**Input data**.
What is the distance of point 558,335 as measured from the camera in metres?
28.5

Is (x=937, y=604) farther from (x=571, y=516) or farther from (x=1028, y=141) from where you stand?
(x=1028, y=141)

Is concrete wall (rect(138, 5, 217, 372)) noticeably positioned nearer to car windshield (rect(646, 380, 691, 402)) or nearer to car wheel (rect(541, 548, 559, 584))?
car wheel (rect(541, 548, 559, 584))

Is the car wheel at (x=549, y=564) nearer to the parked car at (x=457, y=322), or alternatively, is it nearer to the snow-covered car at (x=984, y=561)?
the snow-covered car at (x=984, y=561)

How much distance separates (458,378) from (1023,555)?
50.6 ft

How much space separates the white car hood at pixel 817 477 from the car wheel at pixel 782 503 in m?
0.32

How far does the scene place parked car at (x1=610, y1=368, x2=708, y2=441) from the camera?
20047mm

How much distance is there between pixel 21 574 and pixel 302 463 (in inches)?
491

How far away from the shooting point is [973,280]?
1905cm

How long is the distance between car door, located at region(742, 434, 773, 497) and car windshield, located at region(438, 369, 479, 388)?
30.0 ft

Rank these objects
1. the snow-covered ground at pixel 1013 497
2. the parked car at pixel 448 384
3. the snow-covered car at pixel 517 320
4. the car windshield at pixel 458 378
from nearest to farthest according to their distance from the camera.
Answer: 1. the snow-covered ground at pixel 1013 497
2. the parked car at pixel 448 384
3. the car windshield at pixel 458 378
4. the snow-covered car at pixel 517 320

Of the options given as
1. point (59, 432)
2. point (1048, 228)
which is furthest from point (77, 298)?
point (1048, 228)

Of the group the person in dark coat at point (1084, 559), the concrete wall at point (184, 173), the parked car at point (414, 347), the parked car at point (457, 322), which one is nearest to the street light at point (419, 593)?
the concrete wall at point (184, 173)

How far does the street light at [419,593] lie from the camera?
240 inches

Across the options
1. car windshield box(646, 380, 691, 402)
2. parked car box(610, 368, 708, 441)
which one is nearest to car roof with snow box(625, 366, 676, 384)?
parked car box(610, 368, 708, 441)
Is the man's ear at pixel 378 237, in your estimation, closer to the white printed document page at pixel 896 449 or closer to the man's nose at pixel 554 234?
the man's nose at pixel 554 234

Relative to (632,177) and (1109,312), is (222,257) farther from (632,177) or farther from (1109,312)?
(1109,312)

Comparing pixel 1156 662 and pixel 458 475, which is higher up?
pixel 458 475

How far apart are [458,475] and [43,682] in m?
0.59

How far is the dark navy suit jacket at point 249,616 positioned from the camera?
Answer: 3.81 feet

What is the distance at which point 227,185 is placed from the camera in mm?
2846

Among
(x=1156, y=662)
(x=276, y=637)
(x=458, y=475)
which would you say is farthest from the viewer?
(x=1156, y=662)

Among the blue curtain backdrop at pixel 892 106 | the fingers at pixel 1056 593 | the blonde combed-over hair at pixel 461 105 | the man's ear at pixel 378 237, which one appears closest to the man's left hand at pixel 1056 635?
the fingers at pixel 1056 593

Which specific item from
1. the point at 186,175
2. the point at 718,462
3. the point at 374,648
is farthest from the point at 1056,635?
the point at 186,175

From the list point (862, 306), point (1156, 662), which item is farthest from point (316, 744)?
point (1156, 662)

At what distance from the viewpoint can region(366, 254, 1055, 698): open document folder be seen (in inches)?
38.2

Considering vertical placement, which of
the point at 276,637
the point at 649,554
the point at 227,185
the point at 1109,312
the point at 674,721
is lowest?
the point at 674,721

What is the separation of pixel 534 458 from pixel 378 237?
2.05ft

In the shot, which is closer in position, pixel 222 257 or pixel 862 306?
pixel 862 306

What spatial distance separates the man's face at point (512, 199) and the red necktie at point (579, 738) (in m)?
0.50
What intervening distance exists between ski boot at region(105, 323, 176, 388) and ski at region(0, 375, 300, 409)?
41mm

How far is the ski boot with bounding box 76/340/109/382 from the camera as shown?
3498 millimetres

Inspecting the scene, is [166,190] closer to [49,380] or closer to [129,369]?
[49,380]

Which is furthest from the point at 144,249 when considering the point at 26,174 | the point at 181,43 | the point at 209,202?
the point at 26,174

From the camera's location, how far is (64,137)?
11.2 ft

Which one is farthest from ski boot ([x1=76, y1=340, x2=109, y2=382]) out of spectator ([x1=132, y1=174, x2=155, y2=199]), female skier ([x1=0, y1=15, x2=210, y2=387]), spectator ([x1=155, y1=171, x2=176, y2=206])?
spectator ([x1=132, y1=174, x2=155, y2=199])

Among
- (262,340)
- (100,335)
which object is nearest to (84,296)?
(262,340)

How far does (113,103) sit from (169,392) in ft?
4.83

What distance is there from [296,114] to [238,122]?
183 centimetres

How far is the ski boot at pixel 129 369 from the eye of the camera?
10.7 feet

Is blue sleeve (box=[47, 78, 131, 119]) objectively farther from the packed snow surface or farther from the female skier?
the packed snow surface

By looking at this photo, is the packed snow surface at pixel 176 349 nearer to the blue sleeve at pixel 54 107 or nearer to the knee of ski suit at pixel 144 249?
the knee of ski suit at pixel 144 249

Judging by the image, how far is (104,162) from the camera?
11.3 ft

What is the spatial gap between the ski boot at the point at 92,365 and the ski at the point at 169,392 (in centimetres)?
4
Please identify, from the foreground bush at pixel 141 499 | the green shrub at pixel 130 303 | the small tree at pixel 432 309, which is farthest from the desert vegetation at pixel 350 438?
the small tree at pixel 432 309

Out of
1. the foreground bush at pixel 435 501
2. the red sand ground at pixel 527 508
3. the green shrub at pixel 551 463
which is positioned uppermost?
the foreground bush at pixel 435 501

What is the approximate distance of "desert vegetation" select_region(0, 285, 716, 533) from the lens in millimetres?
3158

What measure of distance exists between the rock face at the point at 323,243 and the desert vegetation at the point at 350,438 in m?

**Problem statement**. Copy exactly, word for word, the line with "What is the approximate" through the final line of the listing.

**Full solution**.
What is the approximate distance of "desert vegetation" select_region(0, 285, 716, 533) from the lens in millimetres?
3158

What measure of distance exists between the rock face at the point at 323,243 and the desert vegetation at the point at 350,438 in m?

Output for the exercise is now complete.